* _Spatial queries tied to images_
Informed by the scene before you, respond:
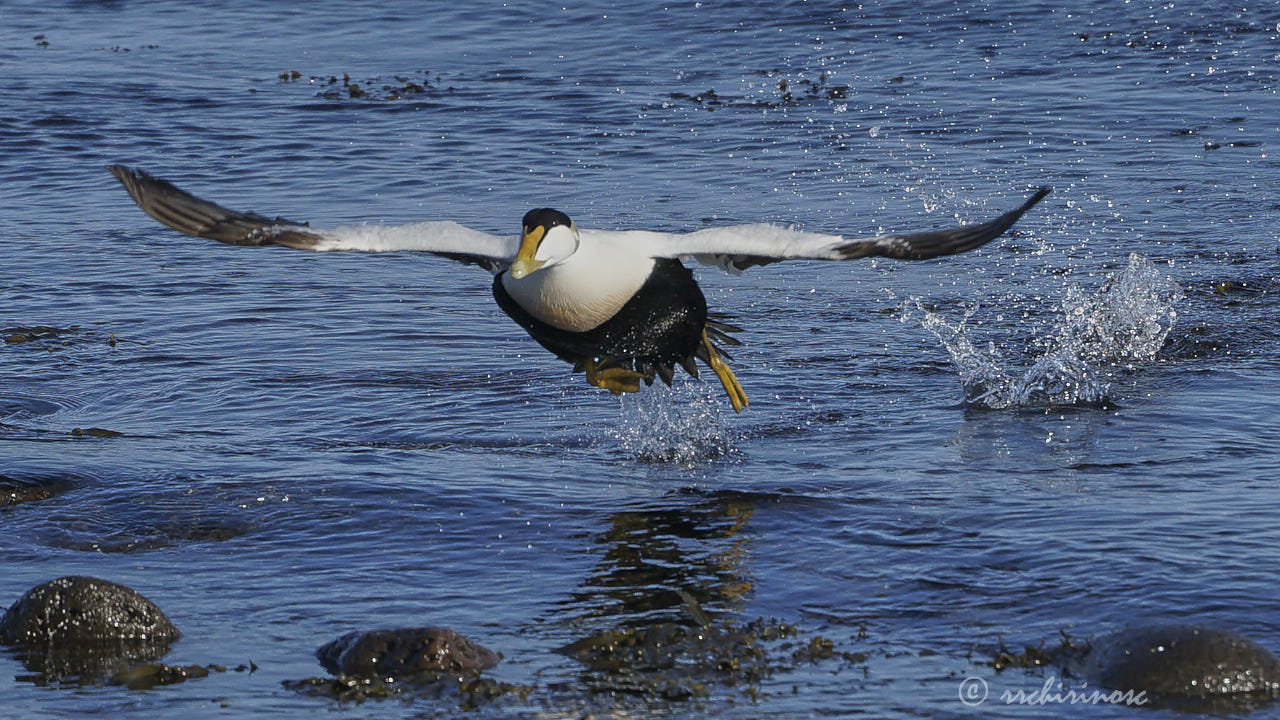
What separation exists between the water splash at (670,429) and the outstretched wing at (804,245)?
3.36 ft

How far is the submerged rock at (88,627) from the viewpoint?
224 inches

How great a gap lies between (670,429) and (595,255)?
1293 mm

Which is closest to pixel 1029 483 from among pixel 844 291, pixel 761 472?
pixel 761 472

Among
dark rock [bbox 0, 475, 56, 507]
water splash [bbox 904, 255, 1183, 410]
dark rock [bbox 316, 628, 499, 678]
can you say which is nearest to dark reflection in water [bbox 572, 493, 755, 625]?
dark rock [bbox 316, 628, 499, 678]

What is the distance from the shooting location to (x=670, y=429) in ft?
27.4

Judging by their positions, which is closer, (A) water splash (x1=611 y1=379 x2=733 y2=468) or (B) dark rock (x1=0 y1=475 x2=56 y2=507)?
(B) dark rock (x1=0 y1=475 x2=56 y2=507)

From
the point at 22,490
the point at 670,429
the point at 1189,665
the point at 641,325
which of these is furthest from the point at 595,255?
the point at 1189,665

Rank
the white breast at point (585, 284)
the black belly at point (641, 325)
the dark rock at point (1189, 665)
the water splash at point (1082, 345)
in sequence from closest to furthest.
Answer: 1. the dark rock at point (1189, 665)
2. the white breast at point (585, 284)
3. the black belly at point (641, 325)
4. the water splash at point (1082, 345)

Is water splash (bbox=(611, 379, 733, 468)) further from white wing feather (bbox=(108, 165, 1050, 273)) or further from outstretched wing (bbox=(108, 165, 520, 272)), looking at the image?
outstretched wing (bbox=(108, 165, 520, 272))

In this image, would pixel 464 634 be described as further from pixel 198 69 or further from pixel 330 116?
pixel 198 69

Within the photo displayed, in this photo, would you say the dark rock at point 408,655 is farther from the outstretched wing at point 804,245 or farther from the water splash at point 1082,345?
the water splash at point 1082,345

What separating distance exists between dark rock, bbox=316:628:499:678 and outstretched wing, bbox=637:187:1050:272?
7.23ft

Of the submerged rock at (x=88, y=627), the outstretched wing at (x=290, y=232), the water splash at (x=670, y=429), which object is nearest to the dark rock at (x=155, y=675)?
the submerged rock at (x=88, y=627)

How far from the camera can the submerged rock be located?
5.70m
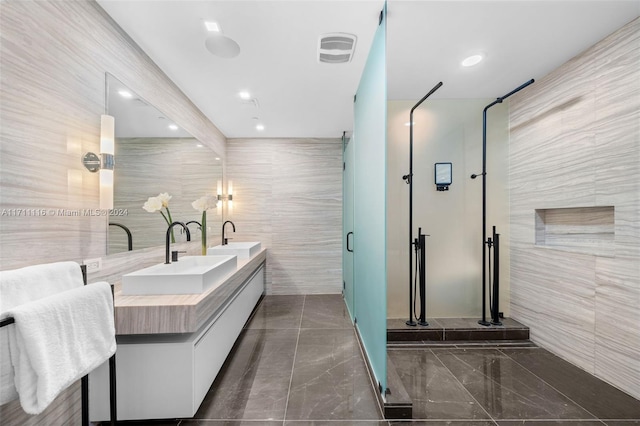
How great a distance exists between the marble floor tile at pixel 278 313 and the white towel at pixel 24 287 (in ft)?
6.98

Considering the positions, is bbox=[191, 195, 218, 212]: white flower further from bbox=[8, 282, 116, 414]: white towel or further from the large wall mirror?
bbox=[8, 282, 116, 414]: white towel

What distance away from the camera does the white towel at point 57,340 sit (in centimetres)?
92

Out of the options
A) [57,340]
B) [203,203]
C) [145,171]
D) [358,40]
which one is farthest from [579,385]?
[145,171]

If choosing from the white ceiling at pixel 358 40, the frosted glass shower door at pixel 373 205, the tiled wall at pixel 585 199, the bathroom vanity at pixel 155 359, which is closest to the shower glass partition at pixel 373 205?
the frosted glass shower door at pixel 373 205

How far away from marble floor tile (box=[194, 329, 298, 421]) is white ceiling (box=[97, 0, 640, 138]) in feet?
8.03

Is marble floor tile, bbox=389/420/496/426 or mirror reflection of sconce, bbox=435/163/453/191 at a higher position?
mirror reflection of sconce, bbox=435/163/453/191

* _YOUR INSTRUCTIONS_
Format every line of the items above as a numbered list. Omit the blank lines and leave the pictures out.

* _EXERCISE SOLUTION_
1. Informed by the scene before you, respond:
2. What separation exists between the water splash at (670,429) and the outstretched wing at (804,245)?
3. 3.36 ft
4. How far is the submerged rock at (88,627) from the viewpoint?
5. 224 inches
6. How great a gap lies between (670,429) and (595,255)?
7. 1293 mm
8. Which is closest to pixel 1029 483 from among pixel 844 291, pixel 761 472?
9. pixel 761 472
10. Among
11. dark rock [bbox 0, 475, 56, 507]
12. water splash [bbox 904, 255, 1183, 410]
13. dark rock [bbox 316, 628, 499, 678]
14. can you say which is nearest to dark reflection in water [bbox 572, 493, 755, 625]?
15. dark rock [bbox 316, 628, 499, 678]
16. What is the distance from the shooting location to (x=670, y=429) in ft?
17. 27.4
18. Judging by their positions, which is closer, (A) water splash (x1=611 y1=379 x2=733 y2=468) or (B) dark rock (x1=0 y1=475 x2=56 y2=507)?
19. (B) dark rock (x1=0 y1=475 x2=56 y2=507)
20. From
21. the point at 22,490
22. the point at 670,429
23. the point at 1189,665
24. the point at 641,325
25. which of these is furthest from the point at 595,255?
26. the point at 1189,665
27. Rank
28. the white breast at point (585, 284)
29. the black belly at point (641, 325)
30. the dark rock at point (1189, 665)
31. the water splash at point (1082, 345)
32. in sequence from closest to furthest.
33. Answer: 1. the dark rock at point (1189, 665)
34. 2. the white breast at point (585, 284)
35. 3. the black belly at point (641, 325)
36. 4. the water splash at point (1082, 345)
37. Is water splash (bbox=(611, 379, 733, 468)) further from white wing feather (bbox=(108, 165, 1050, 273)) or further from outstretched wing (bbox=(108, 165, 520, 272)), looking at the image?
38. outstretched wing (bbox=(108, 165, 520, 272))
39. In this image, would pixel 464 634 be described as further from pixel 198 69 or further from pixel 330 116?
40. pixel 198 69
41. Within the photo displayed, in this photo, would you say the dark rock at point 408,655 is farther from the outstretched wing at point 804,245 or farther from the water splash at point 1082,345?
42. the water splash at point 1082,345
43. What separating distance exists between dark rock, bbox=316:628:499:678 and outstretched wing, bbox=637:187:1050:272?
44. 7.23ft
45. Of the submerged rock at (x=88, y=627), the outstretched wing at (x=290, y=232), the water splash at (x=670, y=429), which object is nearest to the dark rock at (x=155, y=675)?
46. the submerged rock at (x=88, y=627)
47. How far from the camera can the submerged rock be located?
48. 5.70m
49. How great a distance exists between the marble floor tile at pixel 278 313 and the white towel at pixel 24 287 (in ft)?
50. 6.98
51. Considering the positions, is bbox=[191, 195, 218, 212]: white flower further from bbox=[8, 282, 116, 414]: white towel or further from the large wall mirror?
52. bbox=[8, 282, 116, 414]: white towel
53. What distance away from the camera does the white towel at point 57,340 sit (in centimetres)?
54. 92
55. Out of the options
56. A) [57,340]
57. B) [203,203]
58. C) [145,171]
59. D) [358,40]
60. which one is farthest from [579,385]?
61. [145,171]
62. If choosing from the white ceiling at pixel 358 40, the frosted glass shower door at pixel 373 205, the tiled wall at pixel 585 199, the bathroom vanity at pixel 155 359, which is closest to the shower glass partition at pixel 373 205?
63. the frosted glass shower door at pixel 373 205
64. How far away from marble floor tile (box=[194, 329, 298, 421]) is white ceiling (box=[97, 0, 640, 138]) in feet?
65. 8.03
66. Is marble floor tile, bbox=389/420/496/426 or mirror reflection of sconce, bbox=435/163/453/191 at a higher position?
67. mirror reflection of sconce, bbox=435/163/453/191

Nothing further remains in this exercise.